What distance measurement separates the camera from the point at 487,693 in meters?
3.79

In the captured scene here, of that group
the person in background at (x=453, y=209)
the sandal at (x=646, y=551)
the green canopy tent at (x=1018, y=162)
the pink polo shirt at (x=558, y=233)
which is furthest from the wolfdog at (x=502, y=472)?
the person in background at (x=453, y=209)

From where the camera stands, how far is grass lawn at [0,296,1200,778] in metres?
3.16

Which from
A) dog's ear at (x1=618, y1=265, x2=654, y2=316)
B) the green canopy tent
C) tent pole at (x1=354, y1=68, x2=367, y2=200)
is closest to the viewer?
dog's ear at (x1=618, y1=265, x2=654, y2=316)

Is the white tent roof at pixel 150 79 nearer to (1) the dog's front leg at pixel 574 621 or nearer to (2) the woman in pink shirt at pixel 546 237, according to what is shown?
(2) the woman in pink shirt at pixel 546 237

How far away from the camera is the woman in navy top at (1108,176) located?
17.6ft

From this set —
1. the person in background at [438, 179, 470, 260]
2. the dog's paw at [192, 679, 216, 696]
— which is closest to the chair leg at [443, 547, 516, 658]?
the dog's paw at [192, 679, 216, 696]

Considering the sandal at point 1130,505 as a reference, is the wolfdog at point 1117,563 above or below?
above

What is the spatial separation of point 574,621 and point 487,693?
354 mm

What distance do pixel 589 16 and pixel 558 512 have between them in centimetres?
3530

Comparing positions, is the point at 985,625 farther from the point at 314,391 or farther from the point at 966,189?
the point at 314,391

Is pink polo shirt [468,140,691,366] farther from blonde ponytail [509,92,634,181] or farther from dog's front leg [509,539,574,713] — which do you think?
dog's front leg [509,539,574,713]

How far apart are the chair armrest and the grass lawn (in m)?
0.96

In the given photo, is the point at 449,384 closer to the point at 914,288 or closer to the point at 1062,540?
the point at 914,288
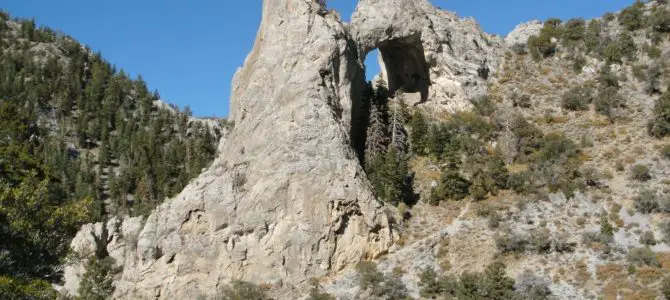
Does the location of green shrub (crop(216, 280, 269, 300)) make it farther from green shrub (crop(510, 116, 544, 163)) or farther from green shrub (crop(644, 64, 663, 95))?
green shrub (crop(644, 64, 663, 95))

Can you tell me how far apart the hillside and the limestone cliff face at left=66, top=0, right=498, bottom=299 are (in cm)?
15

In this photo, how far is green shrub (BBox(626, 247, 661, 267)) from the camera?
37772mm

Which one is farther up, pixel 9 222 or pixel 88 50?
pixel 88 50

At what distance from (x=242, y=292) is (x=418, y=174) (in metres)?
20.5

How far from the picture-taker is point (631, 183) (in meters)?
46.6

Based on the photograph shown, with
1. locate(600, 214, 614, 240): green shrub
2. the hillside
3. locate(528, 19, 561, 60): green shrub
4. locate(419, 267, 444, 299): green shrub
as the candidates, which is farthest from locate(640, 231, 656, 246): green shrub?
locate(528, 19, 561, 60): green shrub

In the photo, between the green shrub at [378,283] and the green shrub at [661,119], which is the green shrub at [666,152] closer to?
the green shrub at [661,119]

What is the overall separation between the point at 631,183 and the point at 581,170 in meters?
3.92

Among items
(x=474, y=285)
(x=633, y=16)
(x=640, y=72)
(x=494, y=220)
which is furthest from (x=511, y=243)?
(x=633, y=16)

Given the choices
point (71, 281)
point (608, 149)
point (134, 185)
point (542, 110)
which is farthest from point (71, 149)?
point (608, 149)

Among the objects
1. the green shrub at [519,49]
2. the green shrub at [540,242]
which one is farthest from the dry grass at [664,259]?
the green shrub at [519,49]

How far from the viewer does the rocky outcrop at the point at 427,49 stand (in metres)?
64.0

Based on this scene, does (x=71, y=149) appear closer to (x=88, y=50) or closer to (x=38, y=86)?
(x=38, y=86)

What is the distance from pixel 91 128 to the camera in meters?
98.8
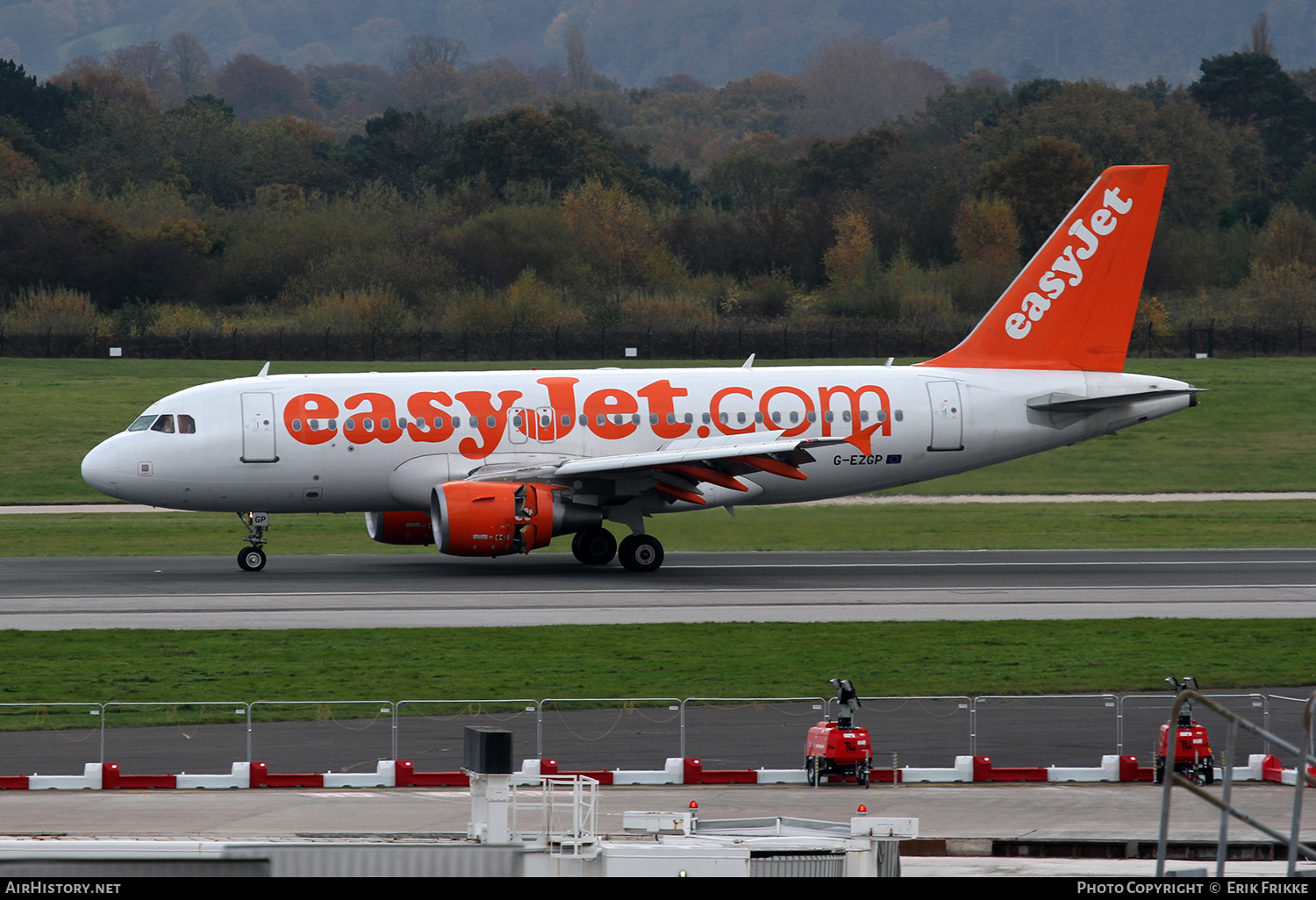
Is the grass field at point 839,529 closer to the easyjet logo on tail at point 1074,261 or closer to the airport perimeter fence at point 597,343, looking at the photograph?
the easyjet logo on tail at point 1074,261

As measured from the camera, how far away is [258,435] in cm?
3753

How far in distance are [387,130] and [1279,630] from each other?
11430 cm

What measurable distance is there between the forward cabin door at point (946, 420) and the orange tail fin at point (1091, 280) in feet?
6.01

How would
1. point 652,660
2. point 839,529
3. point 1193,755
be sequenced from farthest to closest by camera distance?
point 839,529, point 652,660, point 1193,755

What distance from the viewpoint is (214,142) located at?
128 metres

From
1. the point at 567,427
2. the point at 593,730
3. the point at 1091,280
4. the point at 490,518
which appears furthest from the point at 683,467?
the point at 593,730

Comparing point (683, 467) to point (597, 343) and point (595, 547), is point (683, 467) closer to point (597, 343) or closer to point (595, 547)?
point (595, 547)

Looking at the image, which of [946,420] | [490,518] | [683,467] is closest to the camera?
[490,518]

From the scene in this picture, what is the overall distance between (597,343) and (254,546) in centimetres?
4449

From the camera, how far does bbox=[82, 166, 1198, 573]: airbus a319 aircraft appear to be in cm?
3725

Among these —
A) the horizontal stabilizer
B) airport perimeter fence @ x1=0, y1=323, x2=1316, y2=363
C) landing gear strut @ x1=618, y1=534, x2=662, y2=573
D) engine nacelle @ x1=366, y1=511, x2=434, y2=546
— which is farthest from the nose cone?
airport perimeter fence @ x1=0, y1=323, x2=1316, y2=363

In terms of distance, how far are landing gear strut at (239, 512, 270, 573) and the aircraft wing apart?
530cm

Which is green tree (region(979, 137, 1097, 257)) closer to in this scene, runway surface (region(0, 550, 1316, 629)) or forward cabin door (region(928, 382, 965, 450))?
runway surface (region(0, 550, 1316, 629))
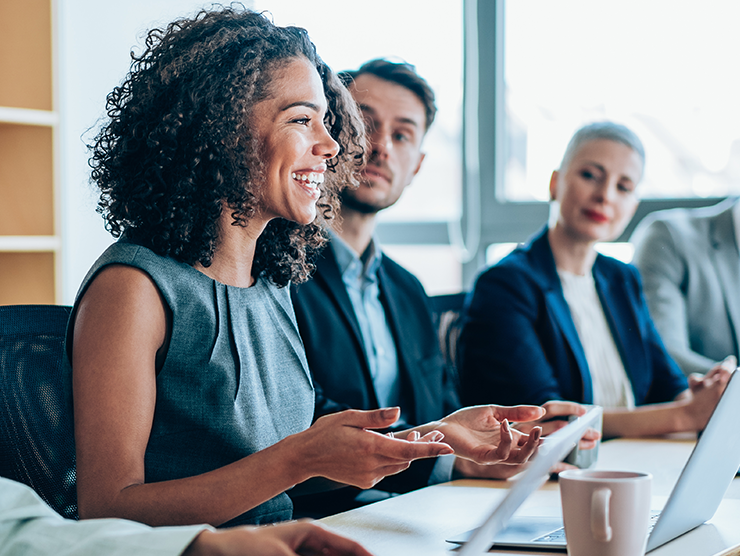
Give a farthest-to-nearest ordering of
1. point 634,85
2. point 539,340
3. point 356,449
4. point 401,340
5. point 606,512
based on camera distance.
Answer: point 634,85, point 539,340, point 401,340, point 356,449, point 606,512

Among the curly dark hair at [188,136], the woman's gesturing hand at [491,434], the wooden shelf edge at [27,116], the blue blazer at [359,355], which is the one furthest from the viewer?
the wooden shelf edge at [27,116]

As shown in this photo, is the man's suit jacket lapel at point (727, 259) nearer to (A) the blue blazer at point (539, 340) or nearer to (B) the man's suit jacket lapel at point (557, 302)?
(A) the blue blazer at point (539, 340)

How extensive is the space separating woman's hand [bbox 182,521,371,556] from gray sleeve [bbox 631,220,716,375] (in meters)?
1.90

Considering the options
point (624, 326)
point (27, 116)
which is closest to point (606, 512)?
point (624, 326)

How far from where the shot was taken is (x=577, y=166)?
203 centimetres

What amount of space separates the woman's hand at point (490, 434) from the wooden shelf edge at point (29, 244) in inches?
60.4

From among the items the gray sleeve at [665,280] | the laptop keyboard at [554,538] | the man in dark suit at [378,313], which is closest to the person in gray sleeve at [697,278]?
the gray sleeve at [665,280]

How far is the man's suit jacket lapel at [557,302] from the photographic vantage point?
188cm

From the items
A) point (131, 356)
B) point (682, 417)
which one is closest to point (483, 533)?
point (131, 356)

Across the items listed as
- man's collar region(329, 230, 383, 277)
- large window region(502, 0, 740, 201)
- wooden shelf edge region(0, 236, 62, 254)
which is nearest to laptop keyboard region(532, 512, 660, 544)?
man's collar region(329, 230, 383, 277)

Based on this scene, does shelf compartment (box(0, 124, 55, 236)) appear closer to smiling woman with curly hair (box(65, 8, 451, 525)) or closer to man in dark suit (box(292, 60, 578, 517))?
man in dark suit (box(292, 60, 578, 517))

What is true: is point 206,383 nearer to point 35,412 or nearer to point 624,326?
point 35,412

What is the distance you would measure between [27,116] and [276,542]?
1965mm

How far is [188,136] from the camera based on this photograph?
120cm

* **WRITTEN REQUEST**: Return all of the items above word for word, leaving out the pictures.

* **SOLUTION**:
What distance measurement separates the camera from the point at 487,693 in meters?
3.79

In the captured scene here, of that group
the person in background at (x=453, y=209)
the sandal at (x=646, y=551)
the green canopy tent at (x=1018, y=162)
the pink polo shirt at (x=558, y=233)
which is furthest from the wolfdog at (x=502, y=472)?
the person in background at (x=453, y=209)

From where the camera stands, how far is grass lawn at [0,296,1200,778] in metres?
3.16

Which from
A) dog's ear at (x1=618, y1=265, x2=654, y2=316)
B) the green canopy tent
C) tent pole at (x1=354, y1=68, x2=367, y2=200)
is closest to the viewer?
dog's ear at (x1=618, y1=265, x2=654, y2=316)

Is the white tent roof at pixel 150 79 nearer to (1) the dog's front leg at pixel 574 621 or nearer to (2) the woman in pink shirt at pixel 546 237, according to what is shown?
(2) the woman in pink shirt at pixel 546 237

How far away from the camera is the woman in navy top at (1108,176) located?
17.6ft

From this set —
1. the person in background at [438, 179, 470, 260]
2. the dog's paw at [192, 679, 216, 696]
— which is closest to the chair leg at [443, 547, 516, 658]?
the dog's paw at [192, 679, 216, 696]

Considering the sandal at point 1130,505 as a reference, is the wolfdog at point 1117,563 above or below?
above

What is the spatial separation of point 574,621 and point 487,693?
354 mm

What distance do pixel 589 16 and pixel 558 512 have between them in centimetres?
3530

Comparing positions, is the point at 985,625 farther from the point at 314,391 or farther from the point at 966,189?
the point at 314,391

Is pink polo shirt [468,140,691,366] farther from blonde ponytail [509,92,634,181] or farther from dog's front leg [509,539,574,713] — which do you think?
dog's front leg [509,539,574,713]

How far apart are the chair armrest and the grass lawn (in m)?
0.96

In the given photo, is the point at 449,384 closer to the point at 914,288 or closer to the point at 1062,540?
the point at 914,288
Does the location of green shrub (crop(216, 280, 269, 300)) make it farther from green shrub (crop(510, 116, 544, 163)) or farther from green shrub (crop(644, 64, 663, 95))?
green shrub (crop(644, 64, 663, 95))

Can you tell me how far apart the hillside and the limestone cliff face at left=66, top=0, right=498, bottom=299 are (in cm)?
15

In this photo, how far is green shrub (BBox(626, 247, 661, 267)) from the camera?
37772mm

Which one is farther up, pixel 9 222 or pixel 88 50?
pixel 88 50

At what distance from (x=242, y=292) is (x=418, y=174) (in metres)?
20.5

How far from the picture-taker is point (631, 183) (in meters)?
46.6

Based on the photograph shown, with
1. locate(600, 214, 614, 240): green shrub
2. the hillside
3. locate(528, 19, 561, 60): green shrub
4. locate(419, 267, 444, 299): green shrub
as the candidates, which is farthest from locate(640, 231, 656, 246): green shrub?
locate(528, 19, 561, 60): green shrub

In the photo, between the green shrub at [378,283] and the green shrub at [661,119], which is the green shrub at [666,152] closer to?
the green shrub at [661,119]

What is the overall separation between the point at 631,183 and the point at 581,170 in meters?
3.92

Among items
(x=474, y=285)
(x=633, y=16)
(x=640, y=72)
(x=494, y=220)
which is furthest from (x=511, y=243)?
(x=633, y=16)

Given the choices
point (71, 281)
point (608, 149)
point (134, 185)
point (542, 110)
which is farthest from point (71, 149)?
point (608, 149)

Among the objects
1. the green shrub at [519,49]
2. the green shrub at [540,242]
which one is farthest from the dry grass at [664,259]?
the green shrub at [519,49]

How far from the viewer does the rocky outcrop at the point at 427,49 stand (in metres)?
64.0

Based on this scene, does (x=71, y=149) appear closer to (x=88, y=50) or closer to (x=38, y=86)?
(x=38, y=86)

What is the distance from pixel 91 128 to the camera in meters?
98.8
Is the grass field at point 839,529 closer to the easyjet logo on tail at point 1074,261 or closer to the airport perimeter fence at point 597,343, looking at the photograph?
the easyjet logo on tail at point 1074,261

As measured from the camera, how far away is [258,435] in cm?
3753

How far in distance are [387,130] and [1279,630] from each other?
11430 cm

What measurable distance is there between the forward cabin door at point (946, 420) and the orange tail fin at point (1091, 280) in feet?
6.01

How would
1. point 652,660
2. point 839,529
3. point 1193,755
be sequenced from farthest to closest by camera distance?
point 839,529, point 652,660, point 1193,755

What distance from the viewpoint is (214,142) located at?
128 metres

From
1. the point at 567,427
2. the point at 593,730
3. the point at 1091,280
4. the point at 490,518
which appears furthest from the point at 683,467?
the point at 593,730

Comparing point (683, 467) to point (597, 343) and point (595, 547), is point (683, 467) closer to point (597, 343) or closer to point (595, 547)?
point (595, 547)

Looking at the image, which of [946,420] | [490,518] | [683,467] is closest to the camera?
[490,518]

From the scene in this picture, what is the overall distance between (597,343) and (254,546) in centimetres?
4449

From the camera, how far does bbox=[82, 166, 1198, 573]: airbus a319 aircraft appear to be in cm?
3725

Among these —
A) the horizontal stabilizer
B) airport perimeter fence @ x1=0, y1=323, x2=1316, y2=363
C) landing gear strut @ x1=618, y1=534, x2=662, y2=573
D) engine nacelle @ x1=366, y1=511, x2=434, y2=546
— which is farthest from the nose cone?
airport perimeter fence @ x1=0, y1=323, x2=1316, y2=363

In terms of distance, how far are landing gear strut at (239, 512, 270, 573) and the aircraft wing apart?
530cm

Which is green tree (region(979, 137, 1097, 257)) closer to in this scene, runway surface (region(0, 550, 1316, 629)) or forward cabin door (region(928, 382, 965, 450))?
runway surface (region(0, 550, 1316, 629))
Give a farthest-to-nearest ordering of
1. point 634,85
2. point 539,340
3. point 356,449
4. point 401,340
5. point 606,512
based on camera distance.
Answer: point 634,85, point 539,340, point 401,340, point 356,449, point 606,512

Among the curly dark hair at [188,136], the woman's gesturing hand at [491,434], the wooden shelf edge at [27,116], the blue blazer at [359,355], which is the one furthest from the viewer?
the wooden shelf edge at [27,116]

As shown in this photo, is the man's suit jacket lapel at point (727, 259) nearer to (A) the blue blazer at point (539, 340) or nearer to (B) the man's suit jacket lapel at point (557, 302)?
(A) the blue blazer at point (539, 340)

How extensive is the space separating woman's hand [bbox 182,521,371,556] from gray sleeve [bbox 631,220,716,375] (in meters)?
1.90

Considering the options
point (624, 326)
point (27, 116)
which is closest to point (606, 512)?
point (624, 326)

How far from where the shot was taken is (x=577, y=166)?
203 centimetres

What amount of space separates the woman's hand at point (490, 434) from the wooden shelf edge at point (29, 244) in inches?
60.4

From among the items the gray sleeve at [665,280] | the laptop keyboard at [554,538] | the man in dark suit at [378,313], which is closest to the person in gray sleeve at [697,278]?
the gray sleeve at [665,280]

How far is the man's suit jacket lapel at [557,302] from the photographic vantage point?
188cm

From the items
A) point (131, 356)
B) point (682, 417)
which one is closest to point (483, 533)?
point (131, 356)

Across the items listed as
- man's collar region(329, 230, 383, 277)
- large window region(502, 0, 740, 201)
- wooden shelf edge region(0, 236, 62, 254)
which is nearest to laptop keyboard region(532, 512, 660, 544)?
man's collar region(329, 230, 383, 277)

Based on this scene, does shelf compartment (box(0, 124, 55, 236)) appear closer to smiling woman with curly hair (box(65, 8, 451, 525)) or closer to man in dark suit (box(292, 60, 578, 517))?
man in dark suit (box(292, 60, 578, 517))

What is true: is point 206,383 nearer to point 35,412 or nearer to point 624,326?
point 35,412

What is the distance you would measure between [27,116] and [276,542]?
1965mm

How far is [188,136] from the camera based on this photograph?
120cm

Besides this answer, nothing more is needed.